Whitespace between the parts does not matter. If the argument is a
tuple, the first element should be a string containing a column
header character and a comparison operator; the second element is
the value to be compared. The tuple version is useful when the
value is a variable that changes (such as in a list comprehension).
**Returns**
- _1-d numpy.ndarray_
- A boolean array of length the number of EFPs stored by this object.
"""
# ensure only valid keyword args are passed
specs = kwargs.pop('specs', None)
kwargs_check('sel', kwargs)
# use default specs if non provided
if specs is None:
specs = self.specs
# iterate through arguments
mask = np.ones(len(specs), dtype=bool)
for arg in args:
# parse arg
if isinstance(arg, str):
s = arg.replace(' ', '')
elif hasattr(arg, '__getitem__'):
if len(arg) == 2:
s = arg[0].replace(' ', '') + str(arg[1])
else:
raise ValueError('{} is not length 2'.format(arg))
else:
raise TypeError('invalid type for {}'.format(arg))
# match string to pattern
match = self.SEL_RE.match(s)
if match is None:
raise ValueError('could not understand \'{}\''.format(arg))
# get the variable of the selection
var = match.group(1)
if var not in self.cols:
raise ValueError('\'{}\' not in {}'.format(var, self.cols))
# get the comparison and value
comp, val = match.group(2, 3)
# AND the selection with mask
mask &= explicit_comp(specs[:,getattr(self, var+'_ind')], comp, int(val))
return mask
# csel(*args)
def csel(self, *args):
"""Same as `sel` except using `cspecs` to select from."""
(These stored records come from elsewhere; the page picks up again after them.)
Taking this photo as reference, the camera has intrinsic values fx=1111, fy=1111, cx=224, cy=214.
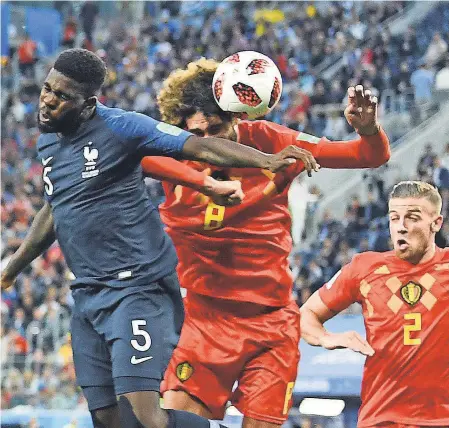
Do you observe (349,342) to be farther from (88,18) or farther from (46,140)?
(88,18)

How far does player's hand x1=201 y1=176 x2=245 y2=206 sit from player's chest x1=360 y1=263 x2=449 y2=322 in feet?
4.45

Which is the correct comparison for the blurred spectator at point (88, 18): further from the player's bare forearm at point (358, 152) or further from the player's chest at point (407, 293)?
the player's chest at point (407, 293)

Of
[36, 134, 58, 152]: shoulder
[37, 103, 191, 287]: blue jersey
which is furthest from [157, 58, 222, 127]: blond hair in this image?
[36, 134, 58, 152]: shoulder

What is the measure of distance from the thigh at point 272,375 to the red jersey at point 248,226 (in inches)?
5.5

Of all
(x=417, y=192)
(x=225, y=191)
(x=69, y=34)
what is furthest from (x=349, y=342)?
(x=69, y=34)

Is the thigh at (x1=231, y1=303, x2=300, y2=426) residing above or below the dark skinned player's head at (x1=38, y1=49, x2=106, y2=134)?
below

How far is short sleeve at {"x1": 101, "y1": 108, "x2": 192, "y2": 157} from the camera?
5352 millimetres

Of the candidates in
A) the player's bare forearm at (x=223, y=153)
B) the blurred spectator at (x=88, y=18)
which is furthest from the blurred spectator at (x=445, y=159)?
the blurred spectator at (x=88, y=18)

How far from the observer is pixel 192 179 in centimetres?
556

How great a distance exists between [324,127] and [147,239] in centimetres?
1516

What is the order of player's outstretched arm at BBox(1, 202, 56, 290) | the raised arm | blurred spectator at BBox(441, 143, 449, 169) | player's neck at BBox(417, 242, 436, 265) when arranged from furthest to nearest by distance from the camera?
blurred spectator at BBox(441, 143, 449, 169) → the raised arm → player's neck at BBox(417, 242, 436, 265) → player's outstretched arm at BBox(1, 202, 56, 290)

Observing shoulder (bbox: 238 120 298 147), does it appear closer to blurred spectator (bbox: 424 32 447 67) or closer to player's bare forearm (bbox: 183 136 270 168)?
player's bare forearm (bbox: 183 136 270 168)

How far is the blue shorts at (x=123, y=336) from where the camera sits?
539 cm

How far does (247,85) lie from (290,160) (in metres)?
1.11
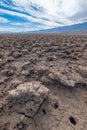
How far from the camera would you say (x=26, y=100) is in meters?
4.83

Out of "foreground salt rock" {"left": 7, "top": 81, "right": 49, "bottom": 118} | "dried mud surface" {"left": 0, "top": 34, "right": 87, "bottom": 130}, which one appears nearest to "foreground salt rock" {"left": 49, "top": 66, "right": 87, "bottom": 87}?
"dried mud surface" {"left": 0, "top": 34, "right": 87, "bottom": 130}

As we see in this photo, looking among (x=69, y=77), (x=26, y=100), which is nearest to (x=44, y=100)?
(x=26, y=100)

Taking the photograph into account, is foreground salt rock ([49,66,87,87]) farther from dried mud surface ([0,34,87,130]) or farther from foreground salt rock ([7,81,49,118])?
foreground salt rock ([7,81,49,118])

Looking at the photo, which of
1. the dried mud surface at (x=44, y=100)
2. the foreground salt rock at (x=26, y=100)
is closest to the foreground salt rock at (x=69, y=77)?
the dried mud surface at (x=44, y=100)

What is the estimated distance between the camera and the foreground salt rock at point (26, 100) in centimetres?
459

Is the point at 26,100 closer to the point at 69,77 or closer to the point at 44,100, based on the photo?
the point at 44,100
return self.sel(*args, specs=self.cspecs)
# count(*args)
def count(self, *args, **kwargs):
"""Counts the number of EFPs meeting the specifications
of the arguments using `sel`.
**Arguments**
- ***args** : arbitrary positional arguments
- Valid arguments to be passed to `sel`.
**Returns**
- _int_
- The number of EFPs meeting the specifications provided.
"""
return np.count_nonzero(self.sel(*args, **kwargs))
# graphs(*args)
def graphs(self, *args):
"""Graphs meeting provided specifications.
**Arguments**
- ***args** : arbitrary positional arguments
- Valid arguments to be passed to `sel`, or, if a single integer,
the index of a particular graph.
**Returns**
- _list_, if single integer argument is given
- The list of edges corresponding to the specified graph
- _1-d numpy.ndarray_, otherwise
- An array of graphs (as lists of edges) matching the
specifications.
"""
# if we haven't extracted the graphs, do it now
if not hasattr(self, '_graphs'):
self._graphs = self._make_graphs([elem.edges for elem in self.efpelems])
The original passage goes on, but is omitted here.